## Passage provided
########################################
What is Shock Wave Therapy?
A shock wave in medical terminology is a sonic pulse that can pass through the surface of a body without injury to act upon the tissues below.
It was first used in the area of medicine by urologists in the 1980s in the disintegration of kidney stones and was adapted for use on other musculoskeletal regions of the body 15 years ago where it has demonstrated significant improvements in many chronic musculoskeletal disorders.
How does it work?
A shock wave is generated by a machine and is transferred into the body through a water-based gel, radiating outwards into the tissues within its field of scope. The shock wave stimulates the local metabolism and circulation resulting in a boost to the body’s own natural healing process. This is a particularly beneficial effect in those with chronic musculoskeletal disorders or pain.
Shock waves can also assist in the breaking down of calcium deposits within tendons, and can alleviate pain by affecting the sensory nerve fibres in the region that transmit messages of pain.
What does it treat?
########################################
## Extracted entries

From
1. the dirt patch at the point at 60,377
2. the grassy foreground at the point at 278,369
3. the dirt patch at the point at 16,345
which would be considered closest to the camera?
########################################
Copy out the shock wave therapy text in full, word for word. Rely only on the shock wave therapy text for what follows.

What is Shock Wave Therapy?
A shock wave in medical terminology is a sonic pulse that can pass through the surface of a body without injury to act upon the tissues below.
It was first used in the area of medicine by urologists in the 1980s in the disintegration of kidney stones and was adapted for use on other musculoskeletal regions of the body 15 years ago where it has demonstrated significant improvements in many chronic musculoskeletal disorders.
How does it work?
A shock wave is generated by a machine and is transferred into the body through a water-based gel, radiating outwards into the tissues within its field of scope. The shock wave stimulates the local metabolism and circulation resulting in a boost to the body’s own natural healing process. This is a particularly beneficial effect in those with chronic musculoskeletal disorders or pain.
Shock waves can also assist in the breaking down of calcium deposits within tendons, and can alleviate pain by affecting the sensory nerve fibres in the region that transmit messages of pain.
What does it treat?